• Records:
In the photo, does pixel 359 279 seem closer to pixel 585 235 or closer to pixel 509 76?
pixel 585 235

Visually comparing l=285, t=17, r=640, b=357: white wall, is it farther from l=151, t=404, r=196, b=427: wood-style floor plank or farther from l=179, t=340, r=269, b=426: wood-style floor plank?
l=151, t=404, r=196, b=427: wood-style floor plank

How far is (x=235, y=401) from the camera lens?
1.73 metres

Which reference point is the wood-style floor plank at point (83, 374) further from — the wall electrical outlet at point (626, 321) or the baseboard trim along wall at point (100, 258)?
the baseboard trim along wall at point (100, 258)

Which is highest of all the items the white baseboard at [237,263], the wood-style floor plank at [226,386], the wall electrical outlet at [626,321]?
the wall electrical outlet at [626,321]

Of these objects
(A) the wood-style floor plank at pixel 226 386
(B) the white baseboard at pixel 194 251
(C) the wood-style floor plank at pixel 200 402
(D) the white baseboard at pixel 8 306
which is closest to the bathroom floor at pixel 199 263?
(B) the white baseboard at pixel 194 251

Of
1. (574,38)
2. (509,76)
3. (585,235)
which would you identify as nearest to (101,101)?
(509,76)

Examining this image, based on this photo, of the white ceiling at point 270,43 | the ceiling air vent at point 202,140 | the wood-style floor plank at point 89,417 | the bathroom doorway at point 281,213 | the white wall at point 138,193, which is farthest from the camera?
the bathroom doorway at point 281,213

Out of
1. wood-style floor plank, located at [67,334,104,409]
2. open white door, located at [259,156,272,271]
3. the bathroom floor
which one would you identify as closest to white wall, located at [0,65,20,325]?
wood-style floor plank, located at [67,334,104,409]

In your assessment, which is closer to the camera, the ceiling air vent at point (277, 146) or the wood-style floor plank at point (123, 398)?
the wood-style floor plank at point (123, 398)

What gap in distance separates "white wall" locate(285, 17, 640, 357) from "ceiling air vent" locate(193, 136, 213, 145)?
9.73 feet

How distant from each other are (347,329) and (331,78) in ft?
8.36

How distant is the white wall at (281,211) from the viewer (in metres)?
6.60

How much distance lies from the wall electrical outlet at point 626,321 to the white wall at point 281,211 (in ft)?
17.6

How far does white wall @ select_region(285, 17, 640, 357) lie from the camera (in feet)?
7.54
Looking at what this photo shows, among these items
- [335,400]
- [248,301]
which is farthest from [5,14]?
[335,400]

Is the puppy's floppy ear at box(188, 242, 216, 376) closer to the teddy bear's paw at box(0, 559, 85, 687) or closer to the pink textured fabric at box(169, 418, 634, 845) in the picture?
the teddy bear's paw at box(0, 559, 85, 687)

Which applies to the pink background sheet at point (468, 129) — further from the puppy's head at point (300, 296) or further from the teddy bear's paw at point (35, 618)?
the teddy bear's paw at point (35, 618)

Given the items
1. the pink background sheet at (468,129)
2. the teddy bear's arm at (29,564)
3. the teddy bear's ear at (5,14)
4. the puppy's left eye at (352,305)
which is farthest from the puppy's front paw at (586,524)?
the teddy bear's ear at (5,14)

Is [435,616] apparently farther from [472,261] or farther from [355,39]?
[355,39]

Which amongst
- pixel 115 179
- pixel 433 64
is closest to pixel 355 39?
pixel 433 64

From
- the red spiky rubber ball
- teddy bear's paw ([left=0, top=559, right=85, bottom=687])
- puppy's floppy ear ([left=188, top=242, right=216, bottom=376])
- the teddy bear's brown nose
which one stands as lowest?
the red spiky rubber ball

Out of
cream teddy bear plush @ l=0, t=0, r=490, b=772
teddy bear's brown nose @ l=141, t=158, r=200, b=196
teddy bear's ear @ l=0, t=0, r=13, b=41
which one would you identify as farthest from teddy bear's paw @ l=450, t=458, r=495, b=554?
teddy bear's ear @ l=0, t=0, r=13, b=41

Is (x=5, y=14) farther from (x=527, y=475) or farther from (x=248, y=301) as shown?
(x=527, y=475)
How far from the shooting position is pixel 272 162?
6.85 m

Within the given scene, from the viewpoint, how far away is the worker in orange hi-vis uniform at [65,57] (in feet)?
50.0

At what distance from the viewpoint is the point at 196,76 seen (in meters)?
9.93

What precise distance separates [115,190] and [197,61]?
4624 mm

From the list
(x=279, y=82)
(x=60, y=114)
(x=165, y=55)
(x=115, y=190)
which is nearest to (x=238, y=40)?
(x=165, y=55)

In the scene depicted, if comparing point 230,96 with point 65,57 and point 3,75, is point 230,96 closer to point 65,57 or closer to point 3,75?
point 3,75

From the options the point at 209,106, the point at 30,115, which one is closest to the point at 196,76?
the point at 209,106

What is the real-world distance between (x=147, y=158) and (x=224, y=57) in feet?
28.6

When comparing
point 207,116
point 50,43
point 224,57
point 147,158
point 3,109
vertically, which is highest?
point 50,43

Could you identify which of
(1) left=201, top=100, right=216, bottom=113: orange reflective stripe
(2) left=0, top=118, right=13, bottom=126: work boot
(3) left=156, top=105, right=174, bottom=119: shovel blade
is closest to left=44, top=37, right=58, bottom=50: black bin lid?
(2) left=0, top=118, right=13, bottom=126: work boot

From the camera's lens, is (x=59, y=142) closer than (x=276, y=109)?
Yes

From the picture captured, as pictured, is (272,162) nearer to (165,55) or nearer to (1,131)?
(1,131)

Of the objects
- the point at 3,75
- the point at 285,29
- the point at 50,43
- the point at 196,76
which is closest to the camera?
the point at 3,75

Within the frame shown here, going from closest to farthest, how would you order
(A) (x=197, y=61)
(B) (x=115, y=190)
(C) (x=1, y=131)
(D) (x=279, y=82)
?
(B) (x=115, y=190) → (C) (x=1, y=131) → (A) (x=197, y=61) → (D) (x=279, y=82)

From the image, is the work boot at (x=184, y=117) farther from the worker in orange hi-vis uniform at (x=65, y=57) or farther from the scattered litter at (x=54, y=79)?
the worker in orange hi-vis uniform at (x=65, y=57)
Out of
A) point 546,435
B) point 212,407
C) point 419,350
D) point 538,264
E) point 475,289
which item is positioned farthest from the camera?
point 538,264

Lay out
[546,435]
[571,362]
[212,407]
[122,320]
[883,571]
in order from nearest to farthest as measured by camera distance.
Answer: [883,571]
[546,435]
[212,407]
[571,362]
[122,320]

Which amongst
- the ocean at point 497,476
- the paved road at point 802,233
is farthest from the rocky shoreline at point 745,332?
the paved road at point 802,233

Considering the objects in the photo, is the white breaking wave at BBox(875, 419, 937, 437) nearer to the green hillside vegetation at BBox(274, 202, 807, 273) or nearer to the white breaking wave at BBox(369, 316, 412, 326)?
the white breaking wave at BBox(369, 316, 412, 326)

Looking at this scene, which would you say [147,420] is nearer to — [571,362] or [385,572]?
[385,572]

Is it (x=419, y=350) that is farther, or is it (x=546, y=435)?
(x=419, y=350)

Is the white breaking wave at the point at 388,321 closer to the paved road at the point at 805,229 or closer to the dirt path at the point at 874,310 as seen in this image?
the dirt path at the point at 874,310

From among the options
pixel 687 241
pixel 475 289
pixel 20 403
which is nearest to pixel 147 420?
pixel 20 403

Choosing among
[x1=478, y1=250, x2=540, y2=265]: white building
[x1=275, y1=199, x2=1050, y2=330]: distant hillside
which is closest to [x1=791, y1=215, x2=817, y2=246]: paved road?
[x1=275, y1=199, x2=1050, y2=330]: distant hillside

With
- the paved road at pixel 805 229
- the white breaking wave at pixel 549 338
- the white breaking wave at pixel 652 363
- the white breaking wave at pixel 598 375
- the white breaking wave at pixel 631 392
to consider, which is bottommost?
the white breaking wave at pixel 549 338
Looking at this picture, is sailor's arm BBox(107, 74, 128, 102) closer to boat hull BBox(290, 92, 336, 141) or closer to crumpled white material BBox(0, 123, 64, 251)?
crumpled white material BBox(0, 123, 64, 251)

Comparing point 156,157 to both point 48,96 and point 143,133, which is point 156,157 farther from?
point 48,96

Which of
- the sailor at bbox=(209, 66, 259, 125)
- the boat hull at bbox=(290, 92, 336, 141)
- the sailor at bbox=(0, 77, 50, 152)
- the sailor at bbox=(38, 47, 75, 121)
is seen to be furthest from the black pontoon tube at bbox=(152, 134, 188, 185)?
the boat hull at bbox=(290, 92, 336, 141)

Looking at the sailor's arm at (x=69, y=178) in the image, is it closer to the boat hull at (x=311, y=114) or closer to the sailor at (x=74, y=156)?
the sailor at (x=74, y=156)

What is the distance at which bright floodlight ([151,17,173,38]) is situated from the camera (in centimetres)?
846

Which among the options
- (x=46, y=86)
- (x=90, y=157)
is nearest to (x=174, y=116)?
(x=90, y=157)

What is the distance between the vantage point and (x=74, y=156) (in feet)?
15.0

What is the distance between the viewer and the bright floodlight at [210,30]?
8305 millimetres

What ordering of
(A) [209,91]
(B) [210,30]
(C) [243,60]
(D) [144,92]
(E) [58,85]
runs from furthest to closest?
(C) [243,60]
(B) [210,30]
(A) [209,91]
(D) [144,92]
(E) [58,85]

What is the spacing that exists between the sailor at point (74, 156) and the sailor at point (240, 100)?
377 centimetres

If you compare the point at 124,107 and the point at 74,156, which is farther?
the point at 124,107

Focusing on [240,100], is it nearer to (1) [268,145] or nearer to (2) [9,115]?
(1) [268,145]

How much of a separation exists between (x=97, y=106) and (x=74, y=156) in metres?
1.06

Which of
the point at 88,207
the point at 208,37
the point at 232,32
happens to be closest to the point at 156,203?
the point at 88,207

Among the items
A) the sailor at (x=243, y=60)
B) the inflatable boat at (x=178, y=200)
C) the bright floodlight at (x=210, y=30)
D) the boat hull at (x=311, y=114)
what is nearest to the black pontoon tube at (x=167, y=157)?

• Directions for this task: Nothing but the lines from the one with "What ordering of" through the last line should be repeated, each exactly as it stands.

• Correct answer:
What ordering of
(A) [209,91]
(B) [210,30]
(C) [243,60]
(D) [144,92]
(E) [58,85]
runs from furthest to closest?
(C) [243,60]
(B) [210,30]
(A) [209,91]
(D) [144,92]
(E) [58,85]

What is the spacing that exists between the sailor at point (74, 156) and the sailor at point (240, 100)?
377 centimetres

If you compare the point at 124,107 and the point at 74,156, which is farther?
the point at 124,107

Focusing on [240,100], is it nearer to (1) [268,145] or nearer to (2) [9,115]?
(1) [268,145]

How much of a separation exists between (x=97, y=106) and (x=74, y=156) in metres?
1.06

Which of
the point at 88,207
the point at 208,37
the point at 232,32
happens to be closest to the point at 156,203?
the point at 88,207

Among the items
A) the sailor at (x=243, y=60)
B) the inflatable boat at (x=178, y=200)
C) the bright floodlight at (x=210, y=30)
D) the boat hull at (x=311, y=114)
what is nearest to the black pontoon tube at (x=167, y=157)?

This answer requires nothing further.